No form of war is more closely tied to law than counterinsurgency. Counterinsurgency is, at its core, a contest for “legitimacy,” and the legitimacy of a modern government is inherently tied to its ability to bring about the rule of law. Although counterinsurgency doctrine is consumed with building both legitimacy and the rule of law, it lacks a clear understanding of how law contributes to legitimacy. Moreover, law is useful to counterinsurgents in a variety of ways; more disturbing is the possibility that the use of law as a means to conducting counterinsurgency is not only counterproductive to building legitimacy but may actually undermine the authority of the law itself. Recognizing the complex relationship between law and legitimacy requires counterinsurgents to temper their rush to law as a means of war with consideration of the second- and third-order effects generated by introducing a complex and morally contingent a concept like law as a means to obtaining operational advantage in armed conflict.

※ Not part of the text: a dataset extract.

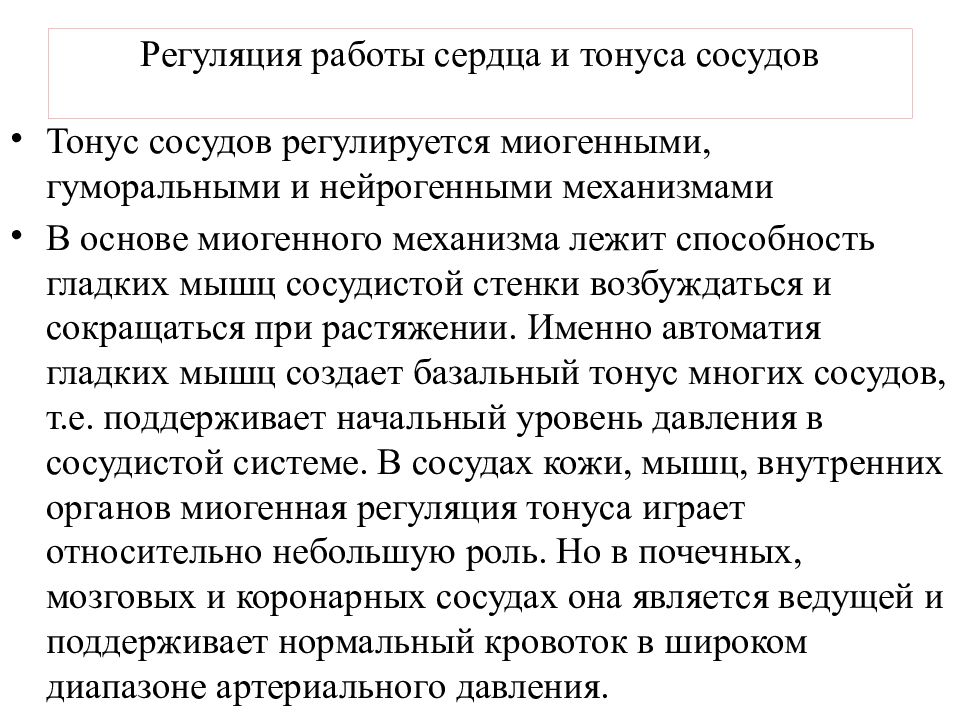 Регуляция работы сердца и тонуса сосудов

• Тонус сосудов регулируется миогенными, гуморальными и нейрогенными механизмами

• В основе миогенного механизма лежит способность гладких мышц сосудистой стенки возбуждаться и сокращаться при растяжении. Именно автоматия гладких мышц создает базальный тонус многих сосудов, т.е. поддерживает начальный уровень давления в сосудистой системе. В сосудах кожи, мышц, внутренних органов миогенная регуляция тонуса играет относительно небольшую роль. Но в почечных, мозговых и коронарных сосудах она является ведущей и поддерживает нормальный кровоток в широком диапазоне артериального давления.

The paper describes the relationship between law and legitimacy as suggested by U.S. counterinsurgency doctrine and addresses how the “rule of law” can actually build legitimacy. Building legitimacy is not the only way law is used in counterinsurgency, and so the paper describes the four distinct ways law is used in counterinsurgency and how those various uses related to legitimacy and thereby to the authority of the law. A complete understanding of how laws is used by counterinsurgents reveals that the many uses of law in counterinsurgency fall along a continuum of legitimacy. Keeping that continuum in mind has implications for practice, which are discussed in the final section of the paper.

Citation
Thomas B. Nachbar, The Use of Law in Counterinsurgency, 213 Military Law Review, 140–164 (2012).